Why Does Your Credit Score Affect Your Car Insurance Premiums?

Depending on where you live, your credit score can have a huge impact on your car insurance premiums, or it may not count at all. Here's why that is and what you can do about it.

How Do Auto Insurance Rates Affect Your Car Insurance Premium?

A low credit score can raise your car insurance premiums anywhere from 0% to over 200%. Some states allow insurance companies to use your credit score to determine your rate at their discretion. Some set limits on how much your credit score can count toward rating. And some completely ban the use of credit scores.

What's the Reasoning Behind Auto Insurance Companies Using Credit Scores?

Car insurance companies use probability equations to try to figure out how likely it is that you'll be in an accident and file a claim. They look through troves of data and see what drivers filing past claims all had in common.

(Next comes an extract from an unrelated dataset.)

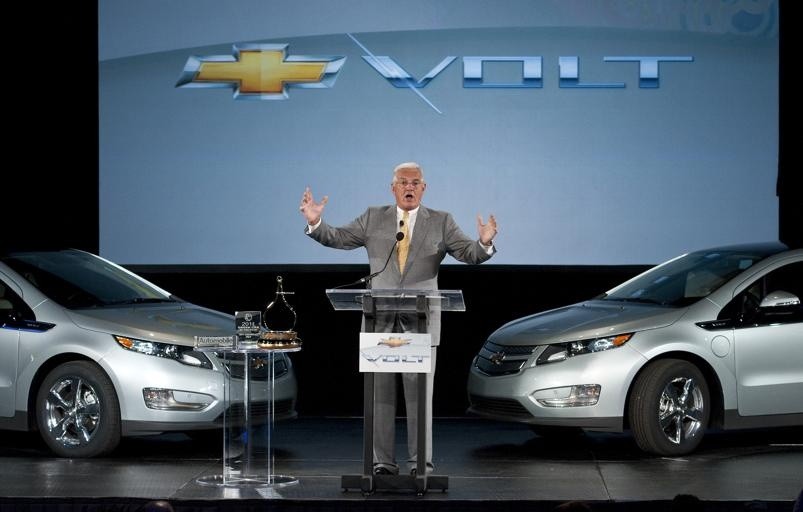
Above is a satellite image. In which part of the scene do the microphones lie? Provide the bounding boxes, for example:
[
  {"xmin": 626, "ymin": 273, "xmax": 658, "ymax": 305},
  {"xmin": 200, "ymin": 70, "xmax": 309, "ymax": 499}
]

The reason low credit scores can increase insurance rates is that those drivers are a financial risk. They not have a lot of cash on hand, and therefor might not be willing or able to pay small claims out-of-pocket. A driver with a lot of cash will often pay small claims out-of-pocket to avoid having an insurance claim on their record. A driver with financial difficulties will likely file small auto insurance claims to get their car fixed. More claims mean greater risk to the insurance company — and a higher premium.

How Do You Save on Car Insurance if You Have Bad Credit?

If you believe your car insurance rates are high because of your credit score, the first thing you should do is shop around. Some insurance companies weight your credit more heavily than others, so switching to one that doesn't count your credit as much could give you a lower premium.

Next, work on your credit. If you can lower your credit card utilization and take care of late accounts, your credit score will start to go up. Once your credit score goes up, you can request new car insurance quotes to see if you can switch to cheaper coverage. In most places, you can get a full refund for the remaining amount on your car insurance policy, so you don't even have to wait until it's renewal time to make a switch.